In the atmosphere, the molecules which are present are constantly colliding and moving with each other, as illustrated by “Kinetic-Molecular Theory”. During the daytime, also the atmosphere is constantly lit up. As a consequence, light energy absorption held by the molecules of atmosphere can generate “photochemical reactions.” Such reactions don’t appear at regular atmospheric temperatures without any sign of light.
These corresponding reactions play a significant role to determine atmospheric composition itself and the luck of several chemical species which contributes to pollution of air.
NO2, Nitrogen Dioxide, is one of the most extremely active photochemical species present in the atmosphere. The molecule of NO2 is the example based on free radical as it consists of the unpaired electron.

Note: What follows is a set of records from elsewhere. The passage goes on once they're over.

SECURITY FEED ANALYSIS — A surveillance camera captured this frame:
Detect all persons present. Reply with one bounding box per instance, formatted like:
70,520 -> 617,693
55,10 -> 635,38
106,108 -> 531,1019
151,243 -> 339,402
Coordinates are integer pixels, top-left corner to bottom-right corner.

When the molecule of NO2 absorbs a light photon consisting of ‘h’ energy, the molecule is all-together elevated to higher energy level; It results in becoming the “electronically excited molecule”, which is signified by the asterisk (*).
hv
. NO2 (g) ——> . NO2*
The stimulated or excited molecule might result in re-emitting a ‘photon of light’, or energy required to make a nitrogen monoxide (NO) molecule, using NO bond and the (O) oxygen atom.
hv
. NO2 *(g) ——> . NO(g) + . O . (g)
O and NO both are free radicals as they have one or more than one unpaired electrons which are individually represented by the dot. Another mechanism called, “Photodissociation” is a process of radical formation, in which the molecule absorbs the ultraviolet photon and it produces 2 free radicals in the form of products.
Molecular oxygen can be photo dissociated so as to form 2 – O (Oxygen) atoms. A few of the free radicals, like oxygen atoms, react almost with other molecules or atoms instantly.
hv
O2(g) —–> . O .(g) + . O . (g)
Some molecules such as NO2 are not that reactive and they are very much stable to have their existence for quite a long time. Most of the radicals are having highly reactive nature and they are for short-term.
Particles have the probability to enter the exhibited environments, for instance, as a consequence of industrial operation or dust storm. In the atmosphere, they may even be formed through chemical reactions. Also, they may be chemically and physically changed as a consequence of these types of reactions.
The formation of Photochemical smog particles takes place when Nitrogen Dioxide (NO2) is photolyzed and as a result, atomic oxygen has a reaction with specific organic vapors having their presence in such ‘smog’ to give rise to an array of complex reactions.
There is ample proof that such reactions are also occurring in circulating environments, including essential oils which are emitted through vegetation. Both Sulfur dioxide and Hydrogen sulfide are oxidized in smog and the ambient environments by different processes. The final products contain droplets of sulfuric acid and different sulfates.
Drops of sulfuric acid produced by oxidation of SO2 and H2S which reacts with atmospheric NH3 i.e. ammonia to make ammonium sulphate.